La maltraitance subie pendant l’enfance peut impacter les fonctions neurocognitives (analysées par IRM) des individus exposés et créer un terrain de vulnérabilité latente face aux troubles psychiques. Cette méta analyse montre en tous cas une réponse neuronale particulière des enfants et adolescents ayant été victimes de mauvais traitements dans quatre domaines : l’adaptation à la menace, le circuit de la récompense, la régulation des émotions et le contrôle exécutif. Pour les auteurs, il apparaît que la maltraitance altère le fonctionnement neurocognitif, même en l’absence d’une psychopathologie déclarée. Ils estiment que l’identification précoce de ces altérations neurocognitives permettrait de détecter les enfants les plus à risque de développer une pathologie mentale et de mettre en place des interventions préventives.

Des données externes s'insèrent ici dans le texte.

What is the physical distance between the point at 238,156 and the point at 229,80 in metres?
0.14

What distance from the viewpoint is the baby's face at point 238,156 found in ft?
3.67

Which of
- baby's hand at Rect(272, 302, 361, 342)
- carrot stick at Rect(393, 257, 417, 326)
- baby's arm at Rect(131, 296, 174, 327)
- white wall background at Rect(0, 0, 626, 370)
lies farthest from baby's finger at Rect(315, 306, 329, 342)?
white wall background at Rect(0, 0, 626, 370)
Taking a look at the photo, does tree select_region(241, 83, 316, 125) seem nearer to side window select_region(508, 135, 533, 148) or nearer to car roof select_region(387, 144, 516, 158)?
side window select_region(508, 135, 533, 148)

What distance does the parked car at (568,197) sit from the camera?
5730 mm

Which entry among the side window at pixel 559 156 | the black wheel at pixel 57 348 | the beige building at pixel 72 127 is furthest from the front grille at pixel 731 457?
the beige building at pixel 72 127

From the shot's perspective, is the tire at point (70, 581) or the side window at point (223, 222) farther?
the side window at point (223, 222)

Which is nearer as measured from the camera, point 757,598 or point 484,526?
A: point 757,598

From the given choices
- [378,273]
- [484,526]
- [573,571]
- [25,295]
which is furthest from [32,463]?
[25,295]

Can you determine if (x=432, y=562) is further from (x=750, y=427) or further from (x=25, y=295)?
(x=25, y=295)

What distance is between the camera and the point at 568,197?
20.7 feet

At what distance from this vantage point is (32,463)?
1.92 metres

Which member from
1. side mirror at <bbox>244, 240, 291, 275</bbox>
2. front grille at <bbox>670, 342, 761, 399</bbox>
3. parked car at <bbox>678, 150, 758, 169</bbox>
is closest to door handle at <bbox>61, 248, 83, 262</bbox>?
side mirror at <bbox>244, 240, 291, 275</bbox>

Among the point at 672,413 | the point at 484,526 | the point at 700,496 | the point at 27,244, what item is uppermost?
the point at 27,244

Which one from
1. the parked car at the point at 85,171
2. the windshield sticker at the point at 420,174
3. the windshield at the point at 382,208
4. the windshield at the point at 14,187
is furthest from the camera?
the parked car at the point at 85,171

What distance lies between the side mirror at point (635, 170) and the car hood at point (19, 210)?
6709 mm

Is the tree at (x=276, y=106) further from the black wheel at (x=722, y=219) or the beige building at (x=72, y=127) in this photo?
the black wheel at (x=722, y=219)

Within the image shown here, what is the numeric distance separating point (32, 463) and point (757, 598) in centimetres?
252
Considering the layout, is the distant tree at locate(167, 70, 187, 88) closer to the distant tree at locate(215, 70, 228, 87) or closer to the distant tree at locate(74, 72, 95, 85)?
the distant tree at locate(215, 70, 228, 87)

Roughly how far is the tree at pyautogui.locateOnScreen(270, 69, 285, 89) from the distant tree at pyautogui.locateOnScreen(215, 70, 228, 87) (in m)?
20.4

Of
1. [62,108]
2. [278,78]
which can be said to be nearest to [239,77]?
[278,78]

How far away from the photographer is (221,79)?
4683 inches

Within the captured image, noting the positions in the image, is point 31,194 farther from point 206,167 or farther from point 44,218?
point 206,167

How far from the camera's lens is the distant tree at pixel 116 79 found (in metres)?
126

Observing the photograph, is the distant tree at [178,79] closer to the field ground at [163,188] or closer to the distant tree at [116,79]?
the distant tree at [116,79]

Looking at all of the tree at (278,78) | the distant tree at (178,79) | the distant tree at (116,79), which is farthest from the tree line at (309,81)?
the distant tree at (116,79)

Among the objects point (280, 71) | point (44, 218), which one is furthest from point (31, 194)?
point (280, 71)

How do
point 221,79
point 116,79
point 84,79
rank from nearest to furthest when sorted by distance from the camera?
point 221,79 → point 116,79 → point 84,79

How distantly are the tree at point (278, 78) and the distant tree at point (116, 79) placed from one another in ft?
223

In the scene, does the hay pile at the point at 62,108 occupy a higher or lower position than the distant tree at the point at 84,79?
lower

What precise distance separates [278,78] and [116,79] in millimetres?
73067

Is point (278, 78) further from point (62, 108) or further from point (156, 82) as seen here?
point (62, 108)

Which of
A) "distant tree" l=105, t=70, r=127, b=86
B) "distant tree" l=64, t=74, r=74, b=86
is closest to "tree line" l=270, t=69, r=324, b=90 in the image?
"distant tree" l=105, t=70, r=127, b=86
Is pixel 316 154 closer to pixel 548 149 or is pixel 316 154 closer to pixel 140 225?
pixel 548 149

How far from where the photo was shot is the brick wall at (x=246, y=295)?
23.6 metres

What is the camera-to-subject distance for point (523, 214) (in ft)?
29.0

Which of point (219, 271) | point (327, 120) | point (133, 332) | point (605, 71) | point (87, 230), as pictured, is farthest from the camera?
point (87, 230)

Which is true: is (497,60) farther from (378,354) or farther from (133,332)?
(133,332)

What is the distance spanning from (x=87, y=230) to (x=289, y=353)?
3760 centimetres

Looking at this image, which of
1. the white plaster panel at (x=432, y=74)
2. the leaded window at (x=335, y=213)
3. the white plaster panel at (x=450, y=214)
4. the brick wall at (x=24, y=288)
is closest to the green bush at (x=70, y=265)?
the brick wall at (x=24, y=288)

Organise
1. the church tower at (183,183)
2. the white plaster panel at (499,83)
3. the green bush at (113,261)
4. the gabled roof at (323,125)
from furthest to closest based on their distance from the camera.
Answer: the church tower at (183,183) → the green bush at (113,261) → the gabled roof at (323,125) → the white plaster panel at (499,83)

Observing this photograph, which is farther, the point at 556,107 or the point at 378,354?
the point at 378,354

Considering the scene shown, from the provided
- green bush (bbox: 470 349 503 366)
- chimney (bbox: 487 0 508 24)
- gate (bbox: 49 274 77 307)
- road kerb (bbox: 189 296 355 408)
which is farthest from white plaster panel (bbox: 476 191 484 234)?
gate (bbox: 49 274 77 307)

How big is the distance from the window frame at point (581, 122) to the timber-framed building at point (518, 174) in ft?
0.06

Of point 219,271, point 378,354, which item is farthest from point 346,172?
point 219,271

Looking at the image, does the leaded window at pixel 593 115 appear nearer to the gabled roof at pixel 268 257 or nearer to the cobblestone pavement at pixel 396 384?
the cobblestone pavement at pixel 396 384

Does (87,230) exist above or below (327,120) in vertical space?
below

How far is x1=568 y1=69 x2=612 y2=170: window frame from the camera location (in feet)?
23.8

Les auteurs insistent : les indicateurs qui traduisent une vulnérabilité sur le plan psychique ne constituent pas en eux-mêmes les symptômes d’un trouble avéré. Ils s’apparentent à des débuts de processus dont on sait qu’ils sont retrouvés dans la pathogenèse d’un trouble (par exemple une réponse altérée du circuit de la récompense constitue un risque augmenté de dépression). Et c’est l’interaction entre cette vulnérabilité latente et des facteurs génétiques ou environnementaux (exposition à un facteur de stress par exemple) qui conduira éventuellement à l’apparition d’un désordre psychique. (…)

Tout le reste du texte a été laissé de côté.